Ever wanted to do more than just study at Uni? Want to learn some lawyerly skills? The competitions at TULS offer are a great way of learning and practicing new skills which will be valuable during your law degree as well as after graduation. We know it can be intimidating to try something new, but TULS has prepared an awesome handbook to give you all the essential information as well as answer any burning questions you may have about each competition.
Don’t forget to check the TULS noticeboard for signups and important information!
If you have previously competed in a national competition, you may be eligible to apply for an exemption of your faculty moot. Click Here for further information
Competitions at TULS
The Competitions Handbook is available for download here.
The definitive guide to TULS competitions including valuable information on:
The “National” Moot Competition
The Witness Examination Competition
The Negotiation Competition
The Client Interview Competition
If you don’t know what mooting is by now, it’s high time you found out! Mooting is a mock trial in front of judges (they may be actual judges, faculty staff, alumni etc) where the mooters present oral arguments to argue for a case. There are usually 4 people presenting (2 applicants and 2 respondents) and both sides will present arguments and take questions from the bench (judges).
Mooting is one of the most exciting things you can do at law school and one of the most useful skills to develop for a legal career.
Want to negotiate the terms of a contract? Or strike a deal which is beneficial for all parties? The negotiation is the competition for you! This competition involves working in pairs against another team- where both parties are usually representing client in order to achieve some outcome. It requires quick thinking, forward planning and excellent strategy.

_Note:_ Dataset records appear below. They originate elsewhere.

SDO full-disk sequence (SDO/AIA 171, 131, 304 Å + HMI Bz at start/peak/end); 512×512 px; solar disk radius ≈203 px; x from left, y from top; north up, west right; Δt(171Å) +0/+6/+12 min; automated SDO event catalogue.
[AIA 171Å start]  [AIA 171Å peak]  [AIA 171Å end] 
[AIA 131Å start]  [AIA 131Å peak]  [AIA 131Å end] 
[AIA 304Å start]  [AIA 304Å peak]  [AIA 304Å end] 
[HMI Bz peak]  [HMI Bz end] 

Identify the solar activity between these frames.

If you want to work with people in the future and not robots then client interviewing may be a great place to start your competition career. Client interviewing is just that- interviewing clients at a ‘legal office’, they can be grumpy old men, distracted or bereaved individuals with little knowledge of the law.
During this competition you will be expected to discover the crux of the client’s legal issue, ask the relevant questions and present the client with well structured and logical advice. Some clients may need a little bit of a push to get information from them whilst others may divulge seemingly useless information; it is your job to discover the important bits.
This is an evidence based competition which will see competitors grill witnesses for both side (in-chief and cross examine). As well as examining witnesses you will give an opening and closing address to present your clients case. This competition requires quick thinking, a lot of spunk and confidence.
ALSA conference (Australian Law students Association)
So you have probably heard this term ALSA being thrown around, it’s the Australian Law Students Association conference and it happens every year at a different uni around Australia. It is a week full of competitions, parties, meeting new people and hearing amazing lectures from inspirational legal professionals. There are two ways to get there;
- if you are a 3rd, 4th or 5th year, secure your place by competing ALSA try outs. If successful you will be offered a place on the team and most of your expenses (registration and accommodation) will be covered or;
- You can come along as a general delegate, yes you will have to pay for yourself but it is worth it and many graduated name ALSA as the best thing they did during their law degree, open to all years and a great experience for all law students.